I mean, as usual, he was far out
in front of us most of the way. But
then he stopped taking his meds.
Things started going downhill.
He was edgy. Then, the last night
before the climb, they gave us letters
from home. After he … uh …
Vanessa and I found this, out in
the desert. I think it drove him over.
He hands me the letter my mother
wrote that night. And it is folded into …
… a perfect paper airplane.
Author’s Note
Daily, we are bombarded with messages telling us we aren’t good enough. We’re too fat. Too thin. Too stupid. Too ugly. Our body parts are too little. Too big. Too bumpy. Too hairy. (Or if you’re a middleaged man, not hairy enough.) It’s important to understand that those messages come from all the wrong places. From companies who want money to make us “better.” From people who want to take advantage of us; who are jealous of us; who feel better about themselves by making others feel unworthy.
Perfection is a ridiculous goal because there is no such thing. The definition of the word is subjective—it means different things to different people. The same person who is ugly in one estimation is beautiful in another. You’ve heard it before, but I want you to believe that real beauty is what you are inside. If you were my child, I would counsel you to invest your energy crafting inner beauty, because your outside will never please everyone anyway.
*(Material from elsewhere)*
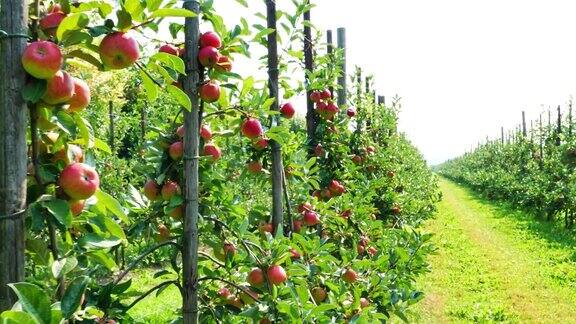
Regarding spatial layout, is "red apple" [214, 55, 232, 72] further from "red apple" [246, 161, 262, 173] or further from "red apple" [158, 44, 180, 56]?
"red apple" [246, 161, 262, 173]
I was the chubby kid who suffered peer abuse. I had a bump on my nose (still do) and though
t it made me ugly. I spent too many years hurting because I believed the mean things other kids said about me. But I refused to let their words make me become something I wasn’t. And I blossomed inside. Finally one day I looked in the mirror and thought, Wow, I’m kind of pretty. My high school friends will tell you I was kind of pretty. I had lost the “chubby,” but that isn’t why. It was because I learned to let my inner light shine through. And so can you.
If someone only likes you because of the way you look, that someone isn’t a friend, and definitely shouldn’t be someone you want a relationship with. (Do you really want a guy to like you only because you’ve got big breasts? Or flip that. Do you really want a girl to like you only because you’ve got big muscles—I won’t say what kind!?) There is a certain power in outer beauty. But if you possess great outer beauty and use it in the wrong way, it can come back to haunt you. Witness Jenna, in this book.
What we all strive for, ultimately, is love. You won’t find real love because you’re beautiful on the outside. It is drawn to inner beauty. Spend your energy crafting that, and you will know true love.
Some Statistics
• Anorexia and bulimia affect nearly ten million women and one million men (primarily teens and young adults) in reported cases in the United States, and both can be fatal.
• Anorexia nervosa has the highest premature fatality rate of any mental illness. At least one thousand people die every year from anorexia.
• The average age of sufferers is dropping rapidly (as young as elementary school), with peak onset among girls ages eleven to thirteen.
• It’s estimated that another twenty-five million people suffer from binge eating disorder.
• Although teens make up just two percent of cosmetic surgery patients in the United States, these numbers are increasing. According to the American Society of Plastic Surgeons, the number of procedures performed on kids aged thirteen to nineteen nearly doubled to 244,124 between 2002 and 2006.